Even as Rouleau took the wraps off some elements of special forces capabilities and personnel, JTF2 was kept firmly in the shadows. But in an interview, he offered some details about the unit, which he calls the “jewel in the crown” of the special forces command.

“It is the one that has the most highly specialized and precise skill sets in CANSOFCOM (the acronym for Canadian Special Operations Forces Command). Precision shooting, moving, communicating, intelligence support, sustainment. All of it is extremely precise. It has enormous value added in a non-lethal sense as much as a lethal sense,” Rouleau said.

“It’s a unit that can be deployed against a wide spectrum of issues or crises. It can be very low signature. It can be very clandestine in the way that it is used,” he said.

One source familiar with JTF2 said the skills of the unit’s members come from the time devoted to training.

“What makes JTF2 good is the training. The missions are demanding and the intensity in planning is much more demanding,” the source said. “When you’re not on mission, you train.”

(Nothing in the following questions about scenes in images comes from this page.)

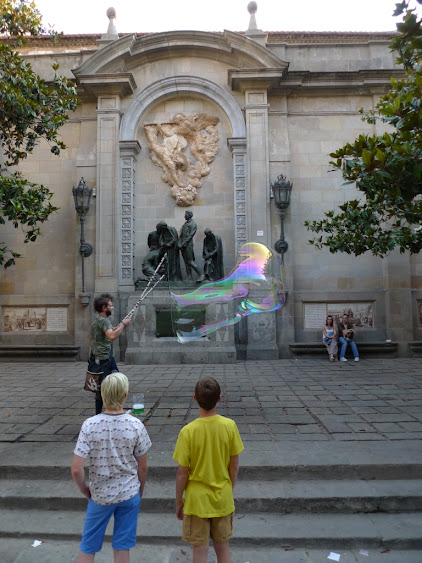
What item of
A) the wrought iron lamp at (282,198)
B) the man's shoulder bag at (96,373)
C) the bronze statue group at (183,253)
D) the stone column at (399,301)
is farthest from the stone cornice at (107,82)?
the man's shoulder bag at (96,373)

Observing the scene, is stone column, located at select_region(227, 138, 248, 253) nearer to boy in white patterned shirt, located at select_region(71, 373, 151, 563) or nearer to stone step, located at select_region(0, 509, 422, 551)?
stone step, located at select_region(0, 509, 422, 551)

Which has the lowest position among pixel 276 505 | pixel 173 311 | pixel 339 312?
pixel 276 505

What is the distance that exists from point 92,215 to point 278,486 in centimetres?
1200

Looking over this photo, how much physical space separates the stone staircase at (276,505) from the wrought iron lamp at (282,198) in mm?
9775

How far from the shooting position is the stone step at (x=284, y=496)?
4215 millimetres

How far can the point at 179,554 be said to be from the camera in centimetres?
362

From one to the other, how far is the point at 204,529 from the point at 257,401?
4.85 m

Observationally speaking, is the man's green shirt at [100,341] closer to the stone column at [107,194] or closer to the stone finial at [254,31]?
the stone column at [107,194]

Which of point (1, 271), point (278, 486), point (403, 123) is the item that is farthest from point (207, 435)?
point (1, 271)

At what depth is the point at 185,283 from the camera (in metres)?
13.1

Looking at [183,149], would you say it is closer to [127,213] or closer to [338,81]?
[127,213]

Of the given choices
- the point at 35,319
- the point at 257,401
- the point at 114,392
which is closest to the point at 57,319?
the point at 35,319

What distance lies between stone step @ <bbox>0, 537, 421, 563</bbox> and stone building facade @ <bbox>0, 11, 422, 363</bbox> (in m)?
9.96

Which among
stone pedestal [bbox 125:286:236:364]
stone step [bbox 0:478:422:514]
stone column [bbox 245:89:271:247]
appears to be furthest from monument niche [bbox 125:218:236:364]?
stone step [bbox 0:478:422:514]
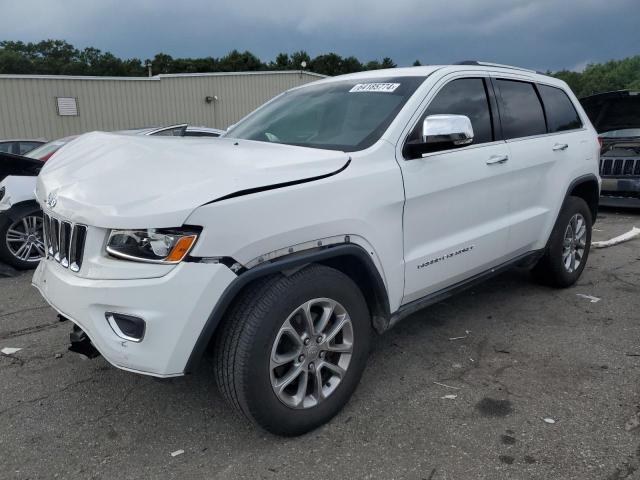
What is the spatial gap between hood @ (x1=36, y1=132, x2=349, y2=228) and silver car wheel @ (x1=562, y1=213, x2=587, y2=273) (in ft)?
9.31

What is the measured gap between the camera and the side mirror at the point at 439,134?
2846mm

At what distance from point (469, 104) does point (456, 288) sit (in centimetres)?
123

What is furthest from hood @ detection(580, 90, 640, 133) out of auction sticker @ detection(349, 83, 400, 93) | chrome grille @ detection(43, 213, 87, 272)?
chrome grille @ detection(43, 213, 87, 272)

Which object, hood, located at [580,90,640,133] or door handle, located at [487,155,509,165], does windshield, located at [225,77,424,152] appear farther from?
hood, located at [580,90,640,133]

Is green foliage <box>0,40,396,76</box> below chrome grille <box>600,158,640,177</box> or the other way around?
the other way around

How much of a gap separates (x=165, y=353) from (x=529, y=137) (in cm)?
315

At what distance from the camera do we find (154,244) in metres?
2.15

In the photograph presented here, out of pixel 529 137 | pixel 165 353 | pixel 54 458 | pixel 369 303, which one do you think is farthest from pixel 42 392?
pixel 529 137

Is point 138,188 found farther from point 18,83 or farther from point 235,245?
point 18,83

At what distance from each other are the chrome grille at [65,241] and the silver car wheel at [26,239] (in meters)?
3.24

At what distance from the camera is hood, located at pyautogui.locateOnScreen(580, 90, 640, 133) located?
815 centimetres

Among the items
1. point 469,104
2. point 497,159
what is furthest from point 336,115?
point 497,159

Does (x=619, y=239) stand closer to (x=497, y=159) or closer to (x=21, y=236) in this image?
(x=497, y=159)

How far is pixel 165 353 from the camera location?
7.07 feet
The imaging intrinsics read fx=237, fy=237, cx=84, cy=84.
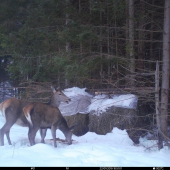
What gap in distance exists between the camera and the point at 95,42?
422 inches

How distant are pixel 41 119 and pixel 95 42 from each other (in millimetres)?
4759

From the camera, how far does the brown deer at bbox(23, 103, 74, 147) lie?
740cm

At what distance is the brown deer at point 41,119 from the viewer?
740cm

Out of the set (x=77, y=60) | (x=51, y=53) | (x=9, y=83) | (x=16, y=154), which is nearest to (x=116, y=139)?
(x=77, y=60)

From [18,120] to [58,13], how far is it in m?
6.54

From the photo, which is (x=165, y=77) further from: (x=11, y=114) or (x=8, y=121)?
(x=8, y=121)

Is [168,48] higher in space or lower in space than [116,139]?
higher

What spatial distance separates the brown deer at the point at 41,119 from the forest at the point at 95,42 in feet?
6.56

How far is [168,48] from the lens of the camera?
7.96 metres

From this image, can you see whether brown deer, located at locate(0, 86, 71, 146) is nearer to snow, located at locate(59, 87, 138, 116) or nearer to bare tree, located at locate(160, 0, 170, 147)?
snow, located at locate(59, 87, 138, 116)

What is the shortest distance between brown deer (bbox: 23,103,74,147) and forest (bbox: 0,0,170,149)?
2000 mm

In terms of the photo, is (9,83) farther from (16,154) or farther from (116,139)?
(16,154)

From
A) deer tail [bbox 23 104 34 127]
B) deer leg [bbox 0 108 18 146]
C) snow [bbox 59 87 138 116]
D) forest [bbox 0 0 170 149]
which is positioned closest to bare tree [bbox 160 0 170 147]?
forest [bbox 0 0 170 149]

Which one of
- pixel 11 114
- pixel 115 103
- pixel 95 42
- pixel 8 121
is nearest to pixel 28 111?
pixel 11 114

Operating from their base in Dwyer Hill, just outside Ottawa, JTF2 dates back to the early 1990s, when the military took over the role that had been done by the RCMP’s special emergency response team.

In those early days, JTF2 had fewer than 100 people. By 2006, its capabilities and manpower had significantly expanded, primarily as a response to the Sept. 11, 2001, terror attacks in the United States.

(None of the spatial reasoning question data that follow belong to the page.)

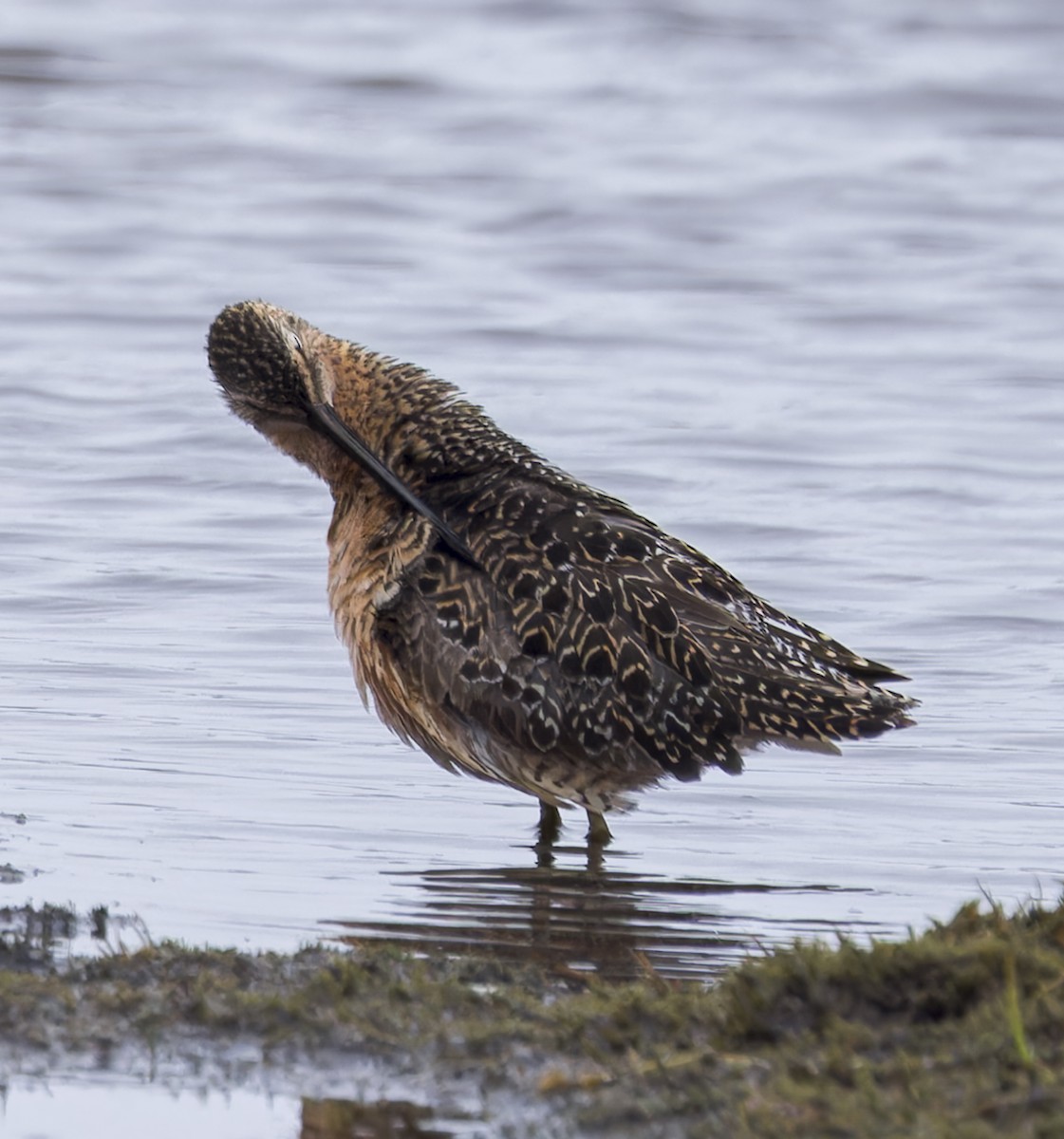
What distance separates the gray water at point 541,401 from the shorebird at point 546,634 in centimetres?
29

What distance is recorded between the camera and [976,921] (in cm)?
446

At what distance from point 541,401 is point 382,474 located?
17.8 feet

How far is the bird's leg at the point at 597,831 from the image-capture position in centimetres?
643

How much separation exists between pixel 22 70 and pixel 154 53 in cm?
115

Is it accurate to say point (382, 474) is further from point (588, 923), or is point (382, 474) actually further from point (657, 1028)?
point (657, 1028)

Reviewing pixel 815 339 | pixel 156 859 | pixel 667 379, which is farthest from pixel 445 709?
pixel 815 339

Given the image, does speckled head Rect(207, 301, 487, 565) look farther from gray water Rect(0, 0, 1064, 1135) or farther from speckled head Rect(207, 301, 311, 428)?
gray water Rect(0, 0, 1064, 1135)

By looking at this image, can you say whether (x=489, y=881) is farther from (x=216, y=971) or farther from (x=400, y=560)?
(x=216, y=971)

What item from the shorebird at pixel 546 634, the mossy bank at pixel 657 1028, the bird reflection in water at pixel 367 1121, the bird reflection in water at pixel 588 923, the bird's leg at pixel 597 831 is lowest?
the bird reflection in water at pixel 367 1121

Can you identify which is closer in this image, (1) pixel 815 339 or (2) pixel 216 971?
(2) pixel 216 971

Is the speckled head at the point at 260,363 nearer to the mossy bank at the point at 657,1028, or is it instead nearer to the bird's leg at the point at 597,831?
the bird's leg at the point at 597,831

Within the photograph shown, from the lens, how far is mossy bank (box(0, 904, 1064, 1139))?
3.71m

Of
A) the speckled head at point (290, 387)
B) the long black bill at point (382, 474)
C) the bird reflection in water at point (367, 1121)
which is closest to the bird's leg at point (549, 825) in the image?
the long black bill at point (382, 474)

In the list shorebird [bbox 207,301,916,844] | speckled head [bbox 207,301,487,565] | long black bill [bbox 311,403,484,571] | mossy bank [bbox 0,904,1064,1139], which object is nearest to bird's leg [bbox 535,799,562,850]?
shorebird [bbox 207,301,916,844]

Today, Rouleau describes it as a “very big unit” though he doesn’t disclose numbers. It’s organized into squadrons — several of them assault squadrons — while others provide support in areas such as technology.

From its original domestic mission, JTF2 has done missions abroad in places such as the Balkans and Rwanda. Its members protect the prime minister and other high-level VIPs when they visit hot spots such as Iraq.

JTF2 soldiers have also readied for potential rescue missions when Canadian citizens have been taken hostage abroad. Yet JTF2’s role, if any, in the release of kidnapped Canadians has never been publicly disclosed. Nor will the military discuss whether JTF2 troops were in the Philippines, where two Canadians were recently killed by their captors.

Rouleau says it was in Afghanistan that JTF2 proved its mettle and earned the respect of allies. JTF2 first deployed there in the immediate aftermath of the 2001 terror attacks and remained for almost a year. During that first tour, the unit was largely unknown among other allied soldiers. “At the beginning, people said, ‘Who the f--- is JTF2?’ ” one soldier recounted to the Star’s Allan Woods in a 2010 interview.

JTF2 returned to Afghanistan in 2005. Their task was often what Rouleau describes as “kill and capture” missions.

“We would work essentially only at night, basically doing raiding on specific targets of interest, bomb makers, commander and control facilitators, key commanders with a view to capturing them so that they could be exploited for their intelligence value,” Rouleau said.

Similar raids by American special forces soldiers proved controversial at times when Afghan leaders complained that innocent civilians were being caught in the crosshairs.

Rouleau, who commanded Canadian missions in Afghanistan, said the work of special forces troops saved many Canadian lives by “chipping away at the IED networks and the command and control structure of the Taliban and Al Qaeda.”

“There’s no question about it that JTF2 really earned its international bona fides after 9/11,” Rouleau said.